Saat Al sampai, Freya dan Luna menyapa atasannya itu. Kemudian, mengekor di belakang Al untuk membacakan jadwal. Freya berdiri di samping Al membacakan jadwal Al hari ini.
“Hari ini di jam sepuluh ada meeting membahas tentang rencana pembangunan hotel, Pak. Di jam makan siang ada jadwal bertemu dengan Pak Theo Julian.” Freya membahas jadwal Al hari ini.
“Baiklah, nanti tolong temani saya,” ucap Al.
“Baik, Pak. Saya permisi.” Freya melangkah meninggalkan ruangan Al.
“Frey,” panggil Al. Entah kenapa dia hobi sekali memanggil Freya saat gadis itu sudah hendak keluar.
“Ada yang bisa saya bantu lagi, Pak?” tanya Freya sesaat setelah berbalik.
“Apa El sudah mengatakan padamu?”
“Masalah pulang dengan Pak Aaron?” tanya Freya memastikan.
“Iya, masalah itu.”
“Sudah Pak?”
“Apa artinya kau akan pulang denganku?” tanya Al.
“Iya, saya akan pulang dengan Pak Aaron.”
“Baiklah, kalau begitu.”
“Saya permisi, Pak.” Freya keluar dari ruangan Al dan melanjutkan pekerjaan.

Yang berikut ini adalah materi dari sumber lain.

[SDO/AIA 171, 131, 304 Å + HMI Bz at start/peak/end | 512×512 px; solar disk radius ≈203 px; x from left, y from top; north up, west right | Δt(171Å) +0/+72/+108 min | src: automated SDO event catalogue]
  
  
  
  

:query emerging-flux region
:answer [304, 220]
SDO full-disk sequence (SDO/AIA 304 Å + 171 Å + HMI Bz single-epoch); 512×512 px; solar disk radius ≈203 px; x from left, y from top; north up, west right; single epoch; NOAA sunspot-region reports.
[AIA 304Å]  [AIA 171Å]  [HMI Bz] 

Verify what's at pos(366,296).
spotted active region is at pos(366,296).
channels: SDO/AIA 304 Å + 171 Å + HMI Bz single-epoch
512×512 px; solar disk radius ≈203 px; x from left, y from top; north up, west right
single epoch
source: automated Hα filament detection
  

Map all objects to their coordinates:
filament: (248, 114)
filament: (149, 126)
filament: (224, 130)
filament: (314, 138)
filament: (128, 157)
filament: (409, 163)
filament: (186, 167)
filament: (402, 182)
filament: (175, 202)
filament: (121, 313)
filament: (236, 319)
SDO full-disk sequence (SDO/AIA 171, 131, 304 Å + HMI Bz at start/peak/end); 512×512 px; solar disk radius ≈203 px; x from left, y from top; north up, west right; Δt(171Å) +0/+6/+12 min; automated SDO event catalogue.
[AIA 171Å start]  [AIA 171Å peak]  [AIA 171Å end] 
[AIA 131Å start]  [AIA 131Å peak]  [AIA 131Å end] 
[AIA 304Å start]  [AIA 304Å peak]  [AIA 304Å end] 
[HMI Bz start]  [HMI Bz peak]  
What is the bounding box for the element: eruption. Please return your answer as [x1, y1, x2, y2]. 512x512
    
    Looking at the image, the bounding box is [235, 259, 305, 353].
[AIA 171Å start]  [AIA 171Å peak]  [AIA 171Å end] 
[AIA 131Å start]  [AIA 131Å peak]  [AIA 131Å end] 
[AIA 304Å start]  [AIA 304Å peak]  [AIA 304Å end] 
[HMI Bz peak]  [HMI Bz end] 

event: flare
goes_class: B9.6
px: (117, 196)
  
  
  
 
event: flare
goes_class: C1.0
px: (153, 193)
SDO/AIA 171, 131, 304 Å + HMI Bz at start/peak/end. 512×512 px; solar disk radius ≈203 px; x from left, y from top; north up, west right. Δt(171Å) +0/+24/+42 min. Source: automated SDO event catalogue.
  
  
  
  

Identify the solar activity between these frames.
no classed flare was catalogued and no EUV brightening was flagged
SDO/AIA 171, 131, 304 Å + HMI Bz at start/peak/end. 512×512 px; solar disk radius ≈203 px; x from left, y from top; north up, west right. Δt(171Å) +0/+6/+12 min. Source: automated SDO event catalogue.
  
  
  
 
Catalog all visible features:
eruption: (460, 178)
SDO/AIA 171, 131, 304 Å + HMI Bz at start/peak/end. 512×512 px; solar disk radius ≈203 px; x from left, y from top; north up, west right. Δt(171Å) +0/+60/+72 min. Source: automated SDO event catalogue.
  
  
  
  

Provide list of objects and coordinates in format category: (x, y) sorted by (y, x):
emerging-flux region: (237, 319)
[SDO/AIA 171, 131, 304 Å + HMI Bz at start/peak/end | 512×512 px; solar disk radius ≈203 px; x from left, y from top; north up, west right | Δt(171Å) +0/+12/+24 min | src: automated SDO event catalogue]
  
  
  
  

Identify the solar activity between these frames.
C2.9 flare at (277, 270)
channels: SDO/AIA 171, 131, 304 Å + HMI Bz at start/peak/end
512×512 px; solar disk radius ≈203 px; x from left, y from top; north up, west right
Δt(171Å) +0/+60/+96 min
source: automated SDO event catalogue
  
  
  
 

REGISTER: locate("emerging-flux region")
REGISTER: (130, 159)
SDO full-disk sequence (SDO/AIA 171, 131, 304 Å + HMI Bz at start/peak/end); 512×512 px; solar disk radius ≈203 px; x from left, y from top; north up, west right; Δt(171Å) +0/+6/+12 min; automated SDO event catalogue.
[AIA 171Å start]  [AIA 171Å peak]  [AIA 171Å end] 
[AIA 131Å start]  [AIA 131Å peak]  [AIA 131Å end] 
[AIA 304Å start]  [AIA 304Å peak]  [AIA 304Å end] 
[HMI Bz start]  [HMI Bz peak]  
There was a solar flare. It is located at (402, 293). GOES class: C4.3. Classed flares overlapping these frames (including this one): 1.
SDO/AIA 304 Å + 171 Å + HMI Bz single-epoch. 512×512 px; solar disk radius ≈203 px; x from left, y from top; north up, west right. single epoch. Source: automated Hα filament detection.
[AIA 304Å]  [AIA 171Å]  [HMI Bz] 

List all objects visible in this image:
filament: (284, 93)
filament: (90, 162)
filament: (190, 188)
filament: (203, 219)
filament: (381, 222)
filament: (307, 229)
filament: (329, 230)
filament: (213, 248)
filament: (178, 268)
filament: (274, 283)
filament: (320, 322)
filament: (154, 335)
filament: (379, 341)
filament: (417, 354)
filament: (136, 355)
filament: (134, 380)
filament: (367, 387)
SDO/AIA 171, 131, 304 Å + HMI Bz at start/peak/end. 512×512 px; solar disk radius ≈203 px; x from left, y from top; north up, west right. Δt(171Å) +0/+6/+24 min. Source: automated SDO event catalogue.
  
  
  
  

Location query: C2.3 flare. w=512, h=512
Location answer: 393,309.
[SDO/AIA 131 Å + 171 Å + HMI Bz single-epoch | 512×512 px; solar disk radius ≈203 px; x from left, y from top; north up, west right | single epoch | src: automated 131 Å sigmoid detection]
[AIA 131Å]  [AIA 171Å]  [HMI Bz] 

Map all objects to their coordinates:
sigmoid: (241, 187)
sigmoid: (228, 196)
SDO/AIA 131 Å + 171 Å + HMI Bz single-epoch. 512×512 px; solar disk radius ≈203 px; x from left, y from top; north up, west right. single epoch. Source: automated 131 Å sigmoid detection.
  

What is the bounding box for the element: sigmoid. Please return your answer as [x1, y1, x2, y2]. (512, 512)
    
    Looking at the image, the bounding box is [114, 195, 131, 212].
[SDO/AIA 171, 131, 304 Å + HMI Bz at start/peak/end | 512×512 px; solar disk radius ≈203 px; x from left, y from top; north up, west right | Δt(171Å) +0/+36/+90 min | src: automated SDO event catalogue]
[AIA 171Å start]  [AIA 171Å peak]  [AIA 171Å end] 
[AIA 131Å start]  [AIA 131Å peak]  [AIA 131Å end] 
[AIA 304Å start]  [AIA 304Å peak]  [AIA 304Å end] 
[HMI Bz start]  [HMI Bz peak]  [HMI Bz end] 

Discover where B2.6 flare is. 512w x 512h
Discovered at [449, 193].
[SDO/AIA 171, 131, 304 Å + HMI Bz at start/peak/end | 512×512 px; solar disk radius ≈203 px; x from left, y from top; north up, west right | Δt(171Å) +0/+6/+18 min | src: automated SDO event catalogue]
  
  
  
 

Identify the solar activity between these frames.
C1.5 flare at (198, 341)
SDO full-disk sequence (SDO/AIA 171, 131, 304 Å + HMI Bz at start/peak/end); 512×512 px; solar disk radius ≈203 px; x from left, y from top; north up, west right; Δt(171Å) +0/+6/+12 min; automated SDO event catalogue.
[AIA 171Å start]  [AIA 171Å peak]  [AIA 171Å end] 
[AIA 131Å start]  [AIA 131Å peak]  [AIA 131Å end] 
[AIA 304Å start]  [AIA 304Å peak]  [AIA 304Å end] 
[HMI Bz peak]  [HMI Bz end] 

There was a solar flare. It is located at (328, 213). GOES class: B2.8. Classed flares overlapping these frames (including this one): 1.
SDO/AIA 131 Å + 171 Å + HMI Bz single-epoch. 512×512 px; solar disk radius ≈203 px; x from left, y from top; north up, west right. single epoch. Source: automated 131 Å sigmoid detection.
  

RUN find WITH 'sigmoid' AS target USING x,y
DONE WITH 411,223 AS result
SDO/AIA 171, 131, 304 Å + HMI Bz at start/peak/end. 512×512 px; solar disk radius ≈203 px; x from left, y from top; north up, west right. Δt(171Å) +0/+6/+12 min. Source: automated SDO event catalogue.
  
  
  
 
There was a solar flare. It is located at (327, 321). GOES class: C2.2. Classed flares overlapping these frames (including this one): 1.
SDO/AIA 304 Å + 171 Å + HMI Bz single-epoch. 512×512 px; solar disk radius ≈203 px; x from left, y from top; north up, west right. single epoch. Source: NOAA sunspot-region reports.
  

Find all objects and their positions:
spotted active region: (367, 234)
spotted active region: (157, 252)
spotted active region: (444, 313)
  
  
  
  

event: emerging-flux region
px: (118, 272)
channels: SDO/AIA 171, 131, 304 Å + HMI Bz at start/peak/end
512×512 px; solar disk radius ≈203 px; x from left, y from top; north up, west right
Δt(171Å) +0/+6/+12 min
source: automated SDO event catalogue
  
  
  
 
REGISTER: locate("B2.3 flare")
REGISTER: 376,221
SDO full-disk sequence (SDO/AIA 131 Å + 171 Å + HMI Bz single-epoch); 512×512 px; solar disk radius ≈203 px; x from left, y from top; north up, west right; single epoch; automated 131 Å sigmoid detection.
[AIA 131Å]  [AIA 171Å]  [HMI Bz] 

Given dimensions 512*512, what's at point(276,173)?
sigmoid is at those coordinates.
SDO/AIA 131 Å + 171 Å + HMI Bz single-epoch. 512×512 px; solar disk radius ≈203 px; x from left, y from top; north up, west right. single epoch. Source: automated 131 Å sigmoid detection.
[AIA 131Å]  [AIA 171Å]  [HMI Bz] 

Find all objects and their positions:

Selepas, Freya keluar, Al tersenyum. Dia pikir
Freya akan menolaknya, tetapi ternyata dia menerima. “Semoga kamu tidak cepat lelah jika pulang bisa tepat waktu.” Memang itulah alasan Al. Melihat Freya menunggu El lama, dia merasa tidak tega.
.
.
.
...INFO PENTING...
...Sampai dengan lebaran nanti aku akan up hanya 1bab. Aku harap kalian mengerti ya. Pinta aku jangan numpuk bab. Tetap dibaca walaupun hanya 1 bab. Karena apa? Karena jika kalian berhenti, itu akan pengaruh banget sama sama novel ini. Karena keberlangsungan novel ini ada pada kalian semua 😁...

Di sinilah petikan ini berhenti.